There aren’t many musicals — or at least many good musicals — based on classic works of literature, and for good reason. Musicals, by their nature, are generally compact and linear, without unlimited space for personal meditation and episodic adventures. True, the new musical “Natasha, Pierre and The Great Comet of 1812” is based on “War and Peace,” but just a small slice of it. The musical theater archives are filled with flops or discarded versions of “Gone with the Wind,” “The Great Gatsby,” “The Lord of the Rings,” “Doctor Zhivago” and so on.
But then there’s “Big River,” an unusual 1985 adaptation of Mark Twain’s sprawling and progressive-thinking opus “The Adventures of Huckleberry Finn,” which has a great country-flavored score by the late singer-songwriter Roger Miller. It became a modest hit in its day and received an acclaimed Broadway revival in 2003 by Deaf West Theatre that brought together hearing and non-hearing actors (just like the recent “Spring Awakening” revival).
On a personal note, the “Big River” revival was the first Broadway show I attended as a theater reviewer. Fourteen years later, I find myself re-encountering “Big River” at City Center, where it is receiving a short concert-style revival as the opening act of the new Encores! series. “Big River” is an unusual choice for Encores!, given that it does not require a big orchestra and does not come from Broadway’s golden age. In fact, “Big River” is the newest musical to be produced by Encores! as of this point in its celebrated 24-year history.
The relevance and appropriateness of “Big River” and its source material are open to question in the current political and cultural environment. Both revolve around the institution of slavery, racial prejudice, a complex relationship between a young, carefree, white boy and an adult, black, male slave and include the repeated use of the N-word. In my opinion, both works take on extended relevance today, as seen in Huck’s personal growth and newfound willingness to make his own decisions about morality, in defiance of the law and societal expectations. One can see in Huck the men and women protesting out on the street the policies of the Trump administration. These works also stress how difficult it is for people of different cultures and backgrounds to genuinely understand each other. In the song “Worlds Apart,” the escaped slave Jim sings to Huck, “I see the same stars through my window/That you see through years/But we’re worlds apart.”
The Encores! production proves to be unusually polished, dramatically compelling and often fun and joyful. It is directed by Lear deBessonet, who is best known for spearheading the Public Works series (where professional actors join dozens of community members for mega-spectacles based on Shakespeare plays). The stage is effectively dominated by a panoramic image of the Mississippi River and movable platforms are used to represent the raft on the river and various locations. A score based on the sounds of bluegrass, Americana and gospel is no longer a rarity (i.e. “Bright Star,” “Floyd Collins”), but “Big River” sounds as fresh and flavorful as ever here. (By comparison, the 2003 Broadway revival suffered from having a scaled-down band.)
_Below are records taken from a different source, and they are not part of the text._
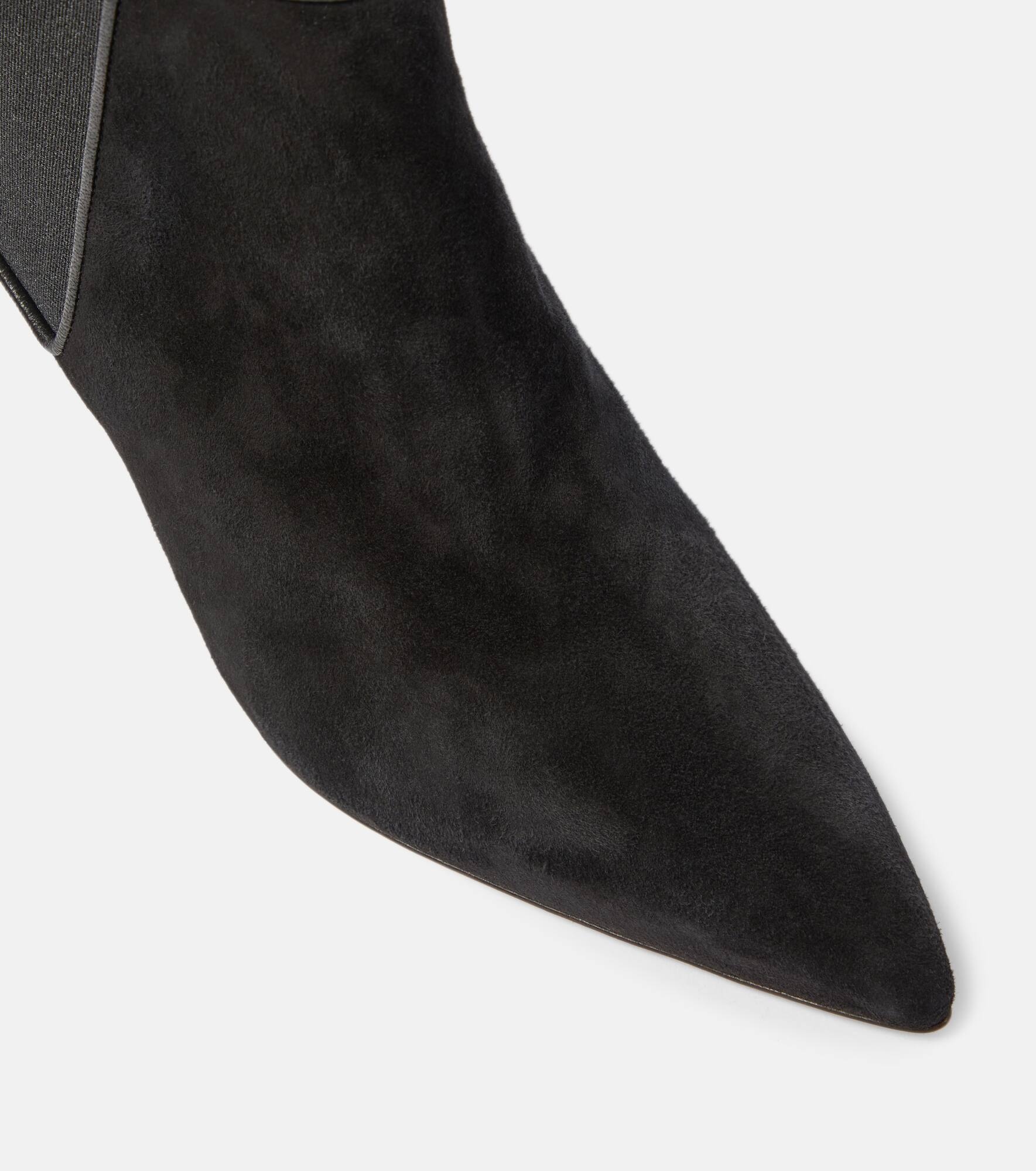 Dildi Otto suede ankle boots - 6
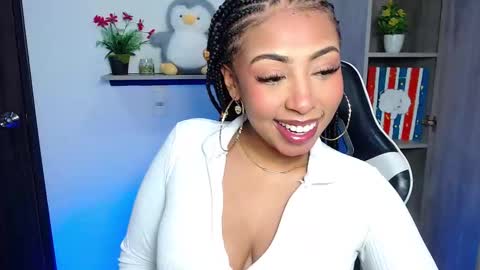 Snapshot of danna_schmidt23 chatting on 17, 3, 2026 Danna online show from 17, 3, 2026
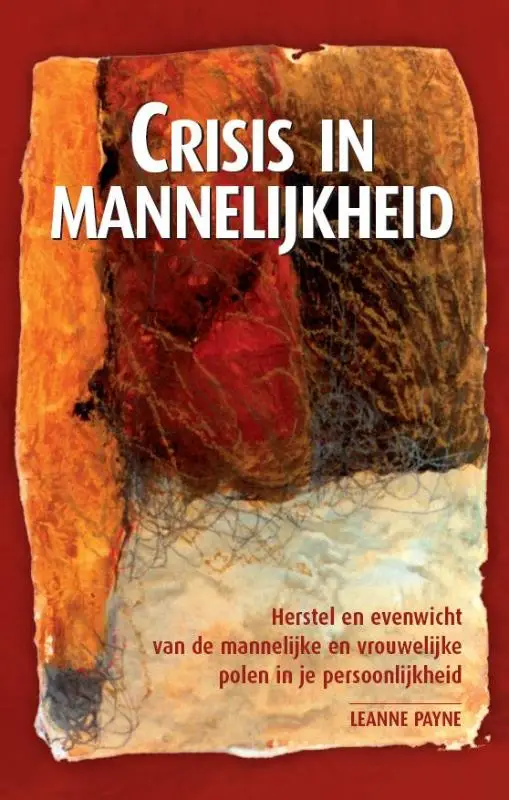 Crisis in mannelijkheid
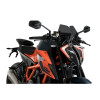 PUIG New Generation Sport Screen (Dark Smoke) 20425F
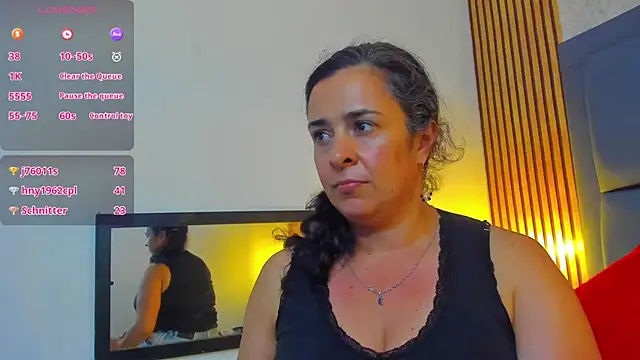 Angelic_serenity webcam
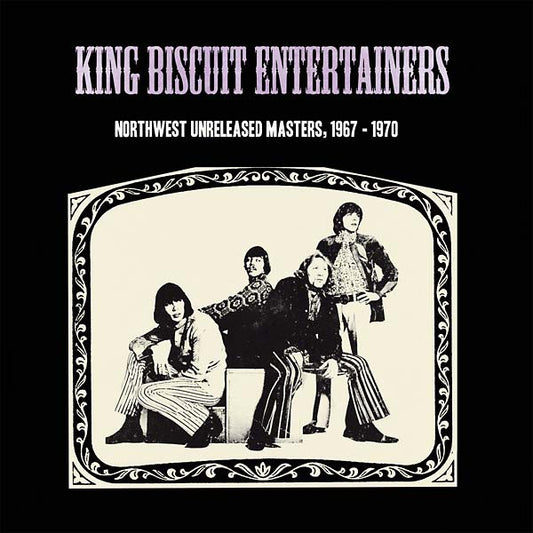Northwest Unreleased Masters, 1967-1970 | Mint (M) Mint (M) Get Cheap Vinyl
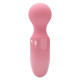 Вібратор Pretty Love Little Cute Mini Stick Light Pink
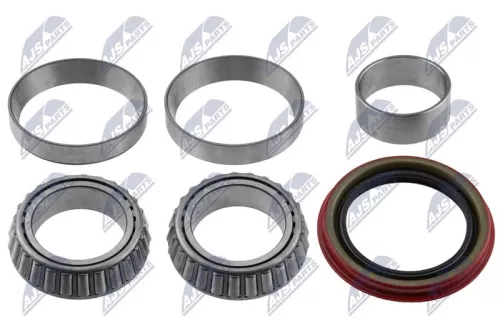 Rear NTY Wheel Bearing Kit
Eighteen-year-old Nicholas Barasch, who recently appeared in “She Loves Me,” was an inspired, age-appropriate casting choice for Huck Finn. Barasch is laid back, open and sympathetic, an ideal protagonist and narrator. He contrasts nicely with Charlie Franklin’s mischievous and hyperactive Tom Sawyer. Kyle Scatliffe (“The Color Purple”) is also a young choice to play Jim, which adds to the rapport between Huck and Jim compared with the adults around them. Lauren Worsham (“A Gentleman’s Guide to Love & Murder”) is lovely in the small part of Mary Jane Wilkes, and Christopher Sieber and David Pittu provide comic relief as the Duke and King.